Using the information:
1. List every kind of skin that the shea butter text says shea butter is wonderful for.
2. Carry on writing the shea butter text, starting after its final sentence.

Dry Skin: Here Comes Shea Butter!

Shea butter is WONDERFUL for dry, cracked, chapped, weather-burnt and aging skin. It will give you the moisture you’ve been lacking as it is an incredible emollient PACKED with healing benefits. The best thing is that it is a natural ingredient that has been made using processes that don’t involve a laboratory. Check this video to see how African communities make shea butter from the nut.

So, that’s already a big, big bonus. A natural ingredient made by using natural processes by communities that have traditionally been benefiting from going as back as the 14th century.

Shea butter is a must on most of my skincare. It adds texture (viscosity), consistency (stability) and fat (hardness) to my cosmetics. I use it at 33% on my lip balm and balms in general, at 3% on my body lotion, at around 2 or 3% for face creams, hair conditioner, etc). If my skin is feeling dry I’ll warm it up in the palm of my hand and mix it with my existing skincare and apply. If my lips are really sore or dry or cracked I’ll apply directly over my lips, making it a lip balm on its own. Knuckles in the winter… her comes shea butter. Elbows, dry soles, any dry patches… here comes, safely, shea butter to the rescue.

I adore the butter. I’ve written about it extensively on my website and I’ll probably keep writing about it in the future. Why? This ingredient has everything you would ever want if you suffer from skin that’s on the dryer side (including eczema, psoriasis and dermatitis).

Records shown:
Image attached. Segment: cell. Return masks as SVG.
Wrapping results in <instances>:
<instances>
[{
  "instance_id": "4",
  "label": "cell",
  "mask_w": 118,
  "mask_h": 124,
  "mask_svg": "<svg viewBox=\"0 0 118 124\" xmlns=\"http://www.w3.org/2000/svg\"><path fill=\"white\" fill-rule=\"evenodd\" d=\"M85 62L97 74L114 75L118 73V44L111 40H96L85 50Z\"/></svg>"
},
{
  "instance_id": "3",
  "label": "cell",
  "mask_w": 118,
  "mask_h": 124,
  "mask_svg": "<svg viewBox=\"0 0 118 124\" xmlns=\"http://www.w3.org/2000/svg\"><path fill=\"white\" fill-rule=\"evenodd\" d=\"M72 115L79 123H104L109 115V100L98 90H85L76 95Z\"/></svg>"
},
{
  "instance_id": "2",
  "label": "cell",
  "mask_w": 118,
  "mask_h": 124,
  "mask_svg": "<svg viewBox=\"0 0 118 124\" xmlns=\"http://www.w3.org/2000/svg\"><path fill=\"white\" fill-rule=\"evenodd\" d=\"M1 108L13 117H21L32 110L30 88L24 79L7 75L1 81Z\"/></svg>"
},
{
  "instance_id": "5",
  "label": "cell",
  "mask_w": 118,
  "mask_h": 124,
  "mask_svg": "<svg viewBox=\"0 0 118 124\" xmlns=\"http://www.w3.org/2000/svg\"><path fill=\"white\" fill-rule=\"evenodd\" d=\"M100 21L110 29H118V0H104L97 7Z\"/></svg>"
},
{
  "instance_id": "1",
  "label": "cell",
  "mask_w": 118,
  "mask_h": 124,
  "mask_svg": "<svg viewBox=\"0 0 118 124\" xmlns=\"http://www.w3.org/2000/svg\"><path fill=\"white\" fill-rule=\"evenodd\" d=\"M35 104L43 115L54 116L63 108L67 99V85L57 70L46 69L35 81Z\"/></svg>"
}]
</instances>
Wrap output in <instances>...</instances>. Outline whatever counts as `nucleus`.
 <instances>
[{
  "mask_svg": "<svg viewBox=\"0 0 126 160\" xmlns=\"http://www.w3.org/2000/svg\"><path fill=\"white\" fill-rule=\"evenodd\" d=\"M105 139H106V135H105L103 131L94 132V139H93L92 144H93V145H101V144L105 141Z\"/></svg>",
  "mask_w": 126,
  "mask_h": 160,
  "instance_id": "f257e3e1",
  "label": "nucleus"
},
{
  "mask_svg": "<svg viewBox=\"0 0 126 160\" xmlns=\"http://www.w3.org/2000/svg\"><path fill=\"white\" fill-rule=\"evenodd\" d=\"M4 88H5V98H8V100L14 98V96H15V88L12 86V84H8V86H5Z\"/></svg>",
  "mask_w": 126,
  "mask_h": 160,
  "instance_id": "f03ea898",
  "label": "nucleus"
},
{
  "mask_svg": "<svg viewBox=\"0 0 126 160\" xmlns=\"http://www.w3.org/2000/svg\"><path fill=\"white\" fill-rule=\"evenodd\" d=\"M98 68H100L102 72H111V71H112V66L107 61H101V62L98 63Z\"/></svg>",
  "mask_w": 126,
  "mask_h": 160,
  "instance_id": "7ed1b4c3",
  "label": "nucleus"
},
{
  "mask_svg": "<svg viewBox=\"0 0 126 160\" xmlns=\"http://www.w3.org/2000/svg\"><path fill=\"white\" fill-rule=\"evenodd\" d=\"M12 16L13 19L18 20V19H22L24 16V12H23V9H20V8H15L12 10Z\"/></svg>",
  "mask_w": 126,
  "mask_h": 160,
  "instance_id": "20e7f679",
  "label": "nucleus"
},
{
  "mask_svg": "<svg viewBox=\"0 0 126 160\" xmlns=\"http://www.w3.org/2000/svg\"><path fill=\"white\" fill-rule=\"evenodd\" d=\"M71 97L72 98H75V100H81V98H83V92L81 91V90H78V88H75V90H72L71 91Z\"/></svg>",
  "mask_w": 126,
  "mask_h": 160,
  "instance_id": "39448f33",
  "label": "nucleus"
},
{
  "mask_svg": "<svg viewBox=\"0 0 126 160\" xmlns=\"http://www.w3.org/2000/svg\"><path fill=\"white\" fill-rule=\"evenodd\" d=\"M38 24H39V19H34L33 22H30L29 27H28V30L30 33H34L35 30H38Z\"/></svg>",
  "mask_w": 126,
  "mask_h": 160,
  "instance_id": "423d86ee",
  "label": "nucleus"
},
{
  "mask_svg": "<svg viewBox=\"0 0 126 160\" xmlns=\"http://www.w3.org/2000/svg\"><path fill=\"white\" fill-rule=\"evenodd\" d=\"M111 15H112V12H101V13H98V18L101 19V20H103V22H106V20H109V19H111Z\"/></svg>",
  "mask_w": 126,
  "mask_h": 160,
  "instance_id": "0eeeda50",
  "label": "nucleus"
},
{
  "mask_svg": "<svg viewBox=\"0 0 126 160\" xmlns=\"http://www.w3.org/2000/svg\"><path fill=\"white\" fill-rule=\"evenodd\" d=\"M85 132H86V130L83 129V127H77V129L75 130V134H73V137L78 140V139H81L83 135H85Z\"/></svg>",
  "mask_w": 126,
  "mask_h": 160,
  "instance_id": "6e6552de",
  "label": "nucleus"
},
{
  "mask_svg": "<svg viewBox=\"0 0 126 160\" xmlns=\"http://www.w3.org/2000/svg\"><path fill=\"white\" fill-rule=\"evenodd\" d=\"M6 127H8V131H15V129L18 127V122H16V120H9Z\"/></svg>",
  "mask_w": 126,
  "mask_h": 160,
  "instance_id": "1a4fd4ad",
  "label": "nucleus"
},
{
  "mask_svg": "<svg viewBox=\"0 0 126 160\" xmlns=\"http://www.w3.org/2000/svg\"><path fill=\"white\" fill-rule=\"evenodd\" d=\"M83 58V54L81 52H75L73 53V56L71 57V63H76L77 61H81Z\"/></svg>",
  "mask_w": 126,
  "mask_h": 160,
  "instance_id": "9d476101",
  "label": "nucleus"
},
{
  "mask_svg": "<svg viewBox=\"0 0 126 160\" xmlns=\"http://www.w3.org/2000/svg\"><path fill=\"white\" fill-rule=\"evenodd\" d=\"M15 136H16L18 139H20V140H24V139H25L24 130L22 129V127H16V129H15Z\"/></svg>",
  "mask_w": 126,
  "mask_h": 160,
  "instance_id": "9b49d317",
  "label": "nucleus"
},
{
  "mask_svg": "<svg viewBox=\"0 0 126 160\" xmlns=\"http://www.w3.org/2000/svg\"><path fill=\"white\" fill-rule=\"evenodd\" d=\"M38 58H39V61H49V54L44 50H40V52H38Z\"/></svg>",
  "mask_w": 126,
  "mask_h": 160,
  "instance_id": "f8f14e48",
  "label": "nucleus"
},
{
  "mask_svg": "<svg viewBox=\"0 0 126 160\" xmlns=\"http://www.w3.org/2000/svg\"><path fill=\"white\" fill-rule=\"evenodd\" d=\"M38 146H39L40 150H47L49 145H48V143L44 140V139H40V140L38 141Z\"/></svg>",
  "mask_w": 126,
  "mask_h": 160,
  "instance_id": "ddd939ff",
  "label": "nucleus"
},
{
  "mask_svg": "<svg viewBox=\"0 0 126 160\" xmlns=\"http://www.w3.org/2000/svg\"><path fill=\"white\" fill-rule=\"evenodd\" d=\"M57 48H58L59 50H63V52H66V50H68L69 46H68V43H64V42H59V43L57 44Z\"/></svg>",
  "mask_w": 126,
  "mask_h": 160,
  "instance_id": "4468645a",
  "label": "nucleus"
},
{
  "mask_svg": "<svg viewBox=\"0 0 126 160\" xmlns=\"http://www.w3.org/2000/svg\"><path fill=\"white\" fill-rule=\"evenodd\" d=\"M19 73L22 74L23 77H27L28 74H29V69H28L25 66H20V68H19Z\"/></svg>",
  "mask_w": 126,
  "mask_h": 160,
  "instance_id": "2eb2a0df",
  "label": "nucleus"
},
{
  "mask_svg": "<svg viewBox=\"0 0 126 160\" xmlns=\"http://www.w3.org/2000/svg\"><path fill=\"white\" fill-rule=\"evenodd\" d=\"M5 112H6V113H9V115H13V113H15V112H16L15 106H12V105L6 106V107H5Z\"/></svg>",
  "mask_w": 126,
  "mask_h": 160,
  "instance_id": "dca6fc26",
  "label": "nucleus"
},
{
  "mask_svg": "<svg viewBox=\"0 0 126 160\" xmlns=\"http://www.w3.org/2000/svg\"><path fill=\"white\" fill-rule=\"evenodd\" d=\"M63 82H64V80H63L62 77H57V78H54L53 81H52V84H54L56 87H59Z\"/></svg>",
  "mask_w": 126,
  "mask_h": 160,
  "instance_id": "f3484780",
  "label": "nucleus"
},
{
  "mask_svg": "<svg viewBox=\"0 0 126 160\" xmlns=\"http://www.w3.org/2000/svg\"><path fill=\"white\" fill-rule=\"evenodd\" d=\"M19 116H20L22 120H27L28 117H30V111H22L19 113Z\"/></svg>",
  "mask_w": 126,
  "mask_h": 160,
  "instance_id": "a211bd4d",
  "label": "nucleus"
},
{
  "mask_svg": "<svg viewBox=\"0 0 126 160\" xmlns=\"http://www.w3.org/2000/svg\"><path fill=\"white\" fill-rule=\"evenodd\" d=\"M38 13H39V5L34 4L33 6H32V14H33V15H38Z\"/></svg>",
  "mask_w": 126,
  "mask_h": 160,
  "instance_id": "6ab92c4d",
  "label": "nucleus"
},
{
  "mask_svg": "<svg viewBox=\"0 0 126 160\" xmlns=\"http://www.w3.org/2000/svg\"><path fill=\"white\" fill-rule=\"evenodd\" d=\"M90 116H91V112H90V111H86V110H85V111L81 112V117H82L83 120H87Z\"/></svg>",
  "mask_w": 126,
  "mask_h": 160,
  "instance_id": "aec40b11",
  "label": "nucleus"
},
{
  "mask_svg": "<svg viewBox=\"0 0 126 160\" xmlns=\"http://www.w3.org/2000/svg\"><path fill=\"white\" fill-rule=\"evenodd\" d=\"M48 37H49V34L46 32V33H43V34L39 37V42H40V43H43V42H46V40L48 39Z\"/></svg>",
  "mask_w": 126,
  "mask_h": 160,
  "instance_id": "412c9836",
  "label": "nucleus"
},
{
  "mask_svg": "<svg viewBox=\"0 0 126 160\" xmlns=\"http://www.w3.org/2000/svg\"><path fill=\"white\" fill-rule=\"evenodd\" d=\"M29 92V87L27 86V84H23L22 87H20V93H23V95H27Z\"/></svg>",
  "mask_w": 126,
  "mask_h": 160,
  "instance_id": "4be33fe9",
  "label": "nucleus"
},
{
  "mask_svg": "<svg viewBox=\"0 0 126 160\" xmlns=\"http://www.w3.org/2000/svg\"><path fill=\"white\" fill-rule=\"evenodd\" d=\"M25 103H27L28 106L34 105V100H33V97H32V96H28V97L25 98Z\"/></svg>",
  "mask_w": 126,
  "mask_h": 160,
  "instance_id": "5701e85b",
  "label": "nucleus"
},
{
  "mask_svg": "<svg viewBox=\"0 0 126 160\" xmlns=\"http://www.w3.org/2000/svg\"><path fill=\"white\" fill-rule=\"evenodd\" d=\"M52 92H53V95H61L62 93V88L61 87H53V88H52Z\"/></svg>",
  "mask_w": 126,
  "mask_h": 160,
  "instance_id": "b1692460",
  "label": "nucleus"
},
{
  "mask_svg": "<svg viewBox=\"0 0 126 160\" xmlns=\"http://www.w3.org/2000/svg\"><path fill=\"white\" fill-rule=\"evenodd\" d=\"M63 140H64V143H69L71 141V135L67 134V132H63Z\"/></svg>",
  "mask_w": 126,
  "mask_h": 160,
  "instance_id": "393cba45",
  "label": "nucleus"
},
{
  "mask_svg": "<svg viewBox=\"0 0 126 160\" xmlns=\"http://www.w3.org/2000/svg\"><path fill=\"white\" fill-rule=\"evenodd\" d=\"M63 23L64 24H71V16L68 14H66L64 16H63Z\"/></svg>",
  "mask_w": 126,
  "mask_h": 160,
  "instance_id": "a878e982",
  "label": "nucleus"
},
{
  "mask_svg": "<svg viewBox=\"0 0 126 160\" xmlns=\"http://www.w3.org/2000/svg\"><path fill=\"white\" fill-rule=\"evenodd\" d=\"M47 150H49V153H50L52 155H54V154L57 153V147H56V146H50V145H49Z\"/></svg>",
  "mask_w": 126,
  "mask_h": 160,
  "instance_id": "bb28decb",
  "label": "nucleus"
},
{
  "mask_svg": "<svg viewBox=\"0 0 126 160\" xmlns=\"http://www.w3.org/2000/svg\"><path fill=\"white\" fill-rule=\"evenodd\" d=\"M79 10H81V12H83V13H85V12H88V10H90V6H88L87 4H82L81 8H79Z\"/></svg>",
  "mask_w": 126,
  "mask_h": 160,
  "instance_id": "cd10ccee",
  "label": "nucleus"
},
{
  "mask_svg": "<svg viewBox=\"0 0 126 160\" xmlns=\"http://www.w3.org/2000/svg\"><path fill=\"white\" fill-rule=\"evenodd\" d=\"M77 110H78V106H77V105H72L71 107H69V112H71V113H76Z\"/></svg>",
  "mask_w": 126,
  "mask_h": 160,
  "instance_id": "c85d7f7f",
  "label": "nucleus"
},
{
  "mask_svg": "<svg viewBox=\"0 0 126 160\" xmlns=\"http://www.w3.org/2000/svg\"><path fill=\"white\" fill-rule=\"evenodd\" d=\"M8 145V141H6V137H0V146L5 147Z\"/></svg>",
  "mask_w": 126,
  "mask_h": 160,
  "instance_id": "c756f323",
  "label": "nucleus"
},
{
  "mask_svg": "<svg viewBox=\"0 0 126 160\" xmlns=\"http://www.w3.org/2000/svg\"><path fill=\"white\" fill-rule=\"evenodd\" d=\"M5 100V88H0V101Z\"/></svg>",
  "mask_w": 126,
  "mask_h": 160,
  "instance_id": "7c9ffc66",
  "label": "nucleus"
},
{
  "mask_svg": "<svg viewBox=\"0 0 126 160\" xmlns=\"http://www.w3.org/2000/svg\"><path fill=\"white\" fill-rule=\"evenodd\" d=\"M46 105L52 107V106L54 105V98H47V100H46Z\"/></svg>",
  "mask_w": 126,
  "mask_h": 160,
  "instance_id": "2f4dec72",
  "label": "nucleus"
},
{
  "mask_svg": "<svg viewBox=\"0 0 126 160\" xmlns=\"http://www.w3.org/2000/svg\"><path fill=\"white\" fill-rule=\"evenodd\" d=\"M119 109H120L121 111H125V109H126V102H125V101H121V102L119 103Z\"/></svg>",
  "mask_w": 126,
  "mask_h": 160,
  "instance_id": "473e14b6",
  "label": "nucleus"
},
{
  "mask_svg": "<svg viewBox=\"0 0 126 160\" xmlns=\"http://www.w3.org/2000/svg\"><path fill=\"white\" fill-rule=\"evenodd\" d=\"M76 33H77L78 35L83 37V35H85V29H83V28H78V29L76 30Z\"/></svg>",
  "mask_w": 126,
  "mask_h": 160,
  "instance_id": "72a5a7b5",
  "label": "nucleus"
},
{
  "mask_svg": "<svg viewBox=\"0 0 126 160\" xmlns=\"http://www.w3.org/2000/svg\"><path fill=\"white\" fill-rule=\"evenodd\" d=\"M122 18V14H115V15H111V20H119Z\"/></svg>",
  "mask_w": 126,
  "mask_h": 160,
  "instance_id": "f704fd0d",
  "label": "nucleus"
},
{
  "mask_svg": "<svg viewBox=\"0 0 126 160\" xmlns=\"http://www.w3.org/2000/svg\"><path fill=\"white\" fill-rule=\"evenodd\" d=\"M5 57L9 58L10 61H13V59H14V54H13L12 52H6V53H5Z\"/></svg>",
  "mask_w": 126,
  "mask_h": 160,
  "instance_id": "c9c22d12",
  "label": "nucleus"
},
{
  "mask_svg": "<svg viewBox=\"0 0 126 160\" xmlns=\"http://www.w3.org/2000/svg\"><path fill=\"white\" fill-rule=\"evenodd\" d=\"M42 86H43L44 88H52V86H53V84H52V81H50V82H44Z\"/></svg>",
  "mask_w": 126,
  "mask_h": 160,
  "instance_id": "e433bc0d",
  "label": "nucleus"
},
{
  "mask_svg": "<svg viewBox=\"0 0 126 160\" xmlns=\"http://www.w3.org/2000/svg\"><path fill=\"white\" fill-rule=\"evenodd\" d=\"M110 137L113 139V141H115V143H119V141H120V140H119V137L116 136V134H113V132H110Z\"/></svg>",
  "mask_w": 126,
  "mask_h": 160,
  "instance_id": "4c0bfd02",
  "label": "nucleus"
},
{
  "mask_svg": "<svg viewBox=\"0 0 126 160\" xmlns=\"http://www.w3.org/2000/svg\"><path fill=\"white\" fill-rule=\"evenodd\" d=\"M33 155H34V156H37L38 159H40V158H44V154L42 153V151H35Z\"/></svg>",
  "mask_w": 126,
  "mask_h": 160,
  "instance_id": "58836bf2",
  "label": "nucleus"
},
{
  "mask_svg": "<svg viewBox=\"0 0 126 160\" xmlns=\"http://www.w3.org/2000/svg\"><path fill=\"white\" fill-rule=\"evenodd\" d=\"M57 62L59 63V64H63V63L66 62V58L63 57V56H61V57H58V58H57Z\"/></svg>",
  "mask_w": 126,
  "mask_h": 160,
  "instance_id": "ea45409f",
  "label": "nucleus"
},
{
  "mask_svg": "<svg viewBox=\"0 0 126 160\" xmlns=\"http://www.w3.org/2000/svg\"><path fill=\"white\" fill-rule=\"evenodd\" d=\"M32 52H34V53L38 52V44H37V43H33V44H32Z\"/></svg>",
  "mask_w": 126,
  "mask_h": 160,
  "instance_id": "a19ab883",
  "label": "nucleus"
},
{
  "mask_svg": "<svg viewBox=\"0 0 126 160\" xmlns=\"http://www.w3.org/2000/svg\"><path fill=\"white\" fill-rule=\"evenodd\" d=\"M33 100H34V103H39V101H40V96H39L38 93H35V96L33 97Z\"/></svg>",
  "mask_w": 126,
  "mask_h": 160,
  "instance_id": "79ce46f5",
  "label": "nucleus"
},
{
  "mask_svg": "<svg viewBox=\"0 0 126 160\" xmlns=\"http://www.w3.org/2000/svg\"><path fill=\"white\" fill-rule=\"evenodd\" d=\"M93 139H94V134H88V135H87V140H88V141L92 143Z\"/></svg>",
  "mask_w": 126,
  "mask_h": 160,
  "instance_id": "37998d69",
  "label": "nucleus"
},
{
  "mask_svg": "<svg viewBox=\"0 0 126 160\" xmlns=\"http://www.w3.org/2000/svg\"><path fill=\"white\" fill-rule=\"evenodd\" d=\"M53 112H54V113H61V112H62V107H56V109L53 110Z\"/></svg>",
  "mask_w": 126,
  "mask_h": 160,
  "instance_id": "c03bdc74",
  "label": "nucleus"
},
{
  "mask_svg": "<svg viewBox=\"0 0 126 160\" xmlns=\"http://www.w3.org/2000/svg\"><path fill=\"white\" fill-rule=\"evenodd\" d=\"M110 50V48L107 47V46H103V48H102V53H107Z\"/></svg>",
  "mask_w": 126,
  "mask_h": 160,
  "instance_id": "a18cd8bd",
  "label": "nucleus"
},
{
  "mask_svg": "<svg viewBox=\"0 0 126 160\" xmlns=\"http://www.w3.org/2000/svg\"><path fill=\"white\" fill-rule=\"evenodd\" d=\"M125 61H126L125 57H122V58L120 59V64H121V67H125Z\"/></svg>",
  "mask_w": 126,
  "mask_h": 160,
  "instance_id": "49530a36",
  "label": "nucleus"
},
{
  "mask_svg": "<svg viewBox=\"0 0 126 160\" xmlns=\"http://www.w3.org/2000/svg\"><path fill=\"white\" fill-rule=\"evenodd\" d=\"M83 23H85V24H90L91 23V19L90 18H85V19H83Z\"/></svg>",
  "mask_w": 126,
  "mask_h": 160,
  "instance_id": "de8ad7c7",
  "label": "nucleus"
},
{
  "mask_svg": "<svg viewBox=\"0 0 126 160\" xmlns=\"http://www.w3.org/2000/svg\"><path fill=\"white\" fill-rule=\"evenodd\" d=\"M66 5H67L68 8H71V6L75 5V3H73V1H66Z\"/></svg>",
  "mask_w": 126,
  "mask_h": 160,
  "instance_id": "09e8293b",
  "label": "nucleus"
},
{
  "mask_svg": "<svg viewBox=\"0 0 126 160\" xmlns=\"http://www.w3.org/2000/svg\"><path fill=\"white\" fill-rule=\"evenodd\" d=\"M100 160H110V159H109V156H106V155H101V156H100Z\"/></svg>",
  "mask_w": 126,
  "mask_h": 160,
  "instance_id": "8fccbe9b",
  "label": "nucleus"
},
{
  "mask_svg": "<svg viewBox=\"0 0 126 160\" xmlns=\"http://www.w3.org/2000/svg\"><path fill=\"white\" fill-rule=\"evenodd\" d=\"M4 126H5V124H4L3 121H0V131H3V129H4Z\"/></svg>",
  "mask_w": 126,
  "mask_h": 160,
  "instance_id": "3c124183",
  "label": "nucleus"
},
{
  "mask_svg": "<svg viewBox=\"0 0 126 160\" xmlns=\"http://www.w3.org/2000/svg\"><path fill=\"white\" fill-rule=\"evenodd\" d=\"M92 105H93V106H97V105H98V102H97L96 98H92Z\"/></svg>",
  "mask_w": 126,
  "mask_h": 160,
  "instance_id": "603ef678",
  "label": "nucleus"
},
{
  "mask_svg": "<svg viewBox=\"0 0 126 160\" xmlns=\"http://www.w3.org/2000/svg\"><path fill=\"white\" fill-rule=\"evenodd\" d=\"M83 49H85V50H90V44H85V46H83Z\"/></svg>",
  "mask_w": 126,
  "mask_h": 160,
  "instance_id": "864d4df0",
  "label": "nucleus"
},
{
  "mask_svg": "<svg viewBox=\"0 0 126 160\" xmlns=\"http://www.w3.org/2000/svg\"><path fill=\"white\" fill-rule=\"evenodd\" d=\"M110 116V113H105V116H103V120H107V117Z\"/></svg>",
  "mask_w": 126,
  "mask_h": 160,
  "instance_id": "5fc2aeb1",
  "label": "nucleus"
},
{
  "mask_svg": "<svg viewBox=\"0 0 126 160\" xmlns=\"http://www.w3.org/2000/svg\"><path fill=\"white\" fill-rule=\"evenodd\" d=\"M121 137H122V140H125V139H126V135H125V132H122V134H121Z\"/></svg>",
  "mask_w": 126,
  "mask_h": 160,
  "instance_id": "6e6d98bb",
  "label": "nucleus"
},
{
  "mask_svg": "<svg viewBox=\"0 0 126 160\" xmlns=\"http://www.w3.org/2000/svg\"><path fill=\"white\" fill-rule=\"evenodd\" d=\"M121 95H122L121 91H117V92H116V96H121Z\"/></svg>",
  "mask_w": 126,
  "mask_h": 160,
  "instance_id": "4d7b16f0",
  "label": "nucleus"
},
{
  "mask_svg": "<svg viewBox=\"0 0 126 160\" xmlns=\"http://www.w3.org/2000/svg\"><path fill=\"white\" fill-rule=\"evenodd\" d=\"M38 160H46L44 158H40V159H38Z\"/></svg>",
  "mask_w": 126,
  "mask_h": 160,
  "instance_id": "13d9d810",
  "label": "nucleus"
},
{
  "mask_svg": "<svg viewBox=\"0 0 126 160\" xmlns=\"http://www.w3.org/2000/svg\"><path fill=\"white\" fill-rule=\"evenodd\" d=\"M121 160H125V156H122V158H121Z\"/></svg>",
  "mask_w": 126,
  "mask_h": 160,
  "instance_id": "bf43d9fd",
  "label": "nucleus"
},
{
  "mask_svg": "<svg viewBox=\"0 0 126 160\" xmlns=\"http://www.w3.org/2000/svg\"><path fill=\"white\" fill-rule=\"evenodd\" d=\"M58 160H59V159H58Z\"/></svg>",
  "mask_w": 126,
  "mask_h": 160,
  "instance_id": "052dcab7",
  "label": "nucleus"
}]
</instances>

Responses by task:
1.
- dry
- cracked
- chapped
- weather-burnt
- aging

2.
The benefits of moisturizers containing shea butter have been studied in atopic dermatitis/eczema populations. The clinical efficacy and acceptability of a shea butter-containing moisturizer was investigated in pediatric patients with atopic dermatitis over 4 weeks and reported general acceptability as “very good” or “good” in 74% of the 34 patients recruited. This group demonstrated a significant reduction in mean pruritus score and a significant mean improvement in Children’s Dermatology Life Quality index. In another study, an over-the-counter shea butter-containing moisturizer was shown to significantly improve the signs and symptoms of mild-to-moderate body eczema in adults after 2 weeks.

NCBI

If you’re worried about nut allergies Anaphylaxis Campaign recommends you buy refined shea butter and you should be fine. 

Scientific investigations have found that refined shea nut butter does not pose any known or likely allergy risk to consumers, including those with peanut or tree nut allergies.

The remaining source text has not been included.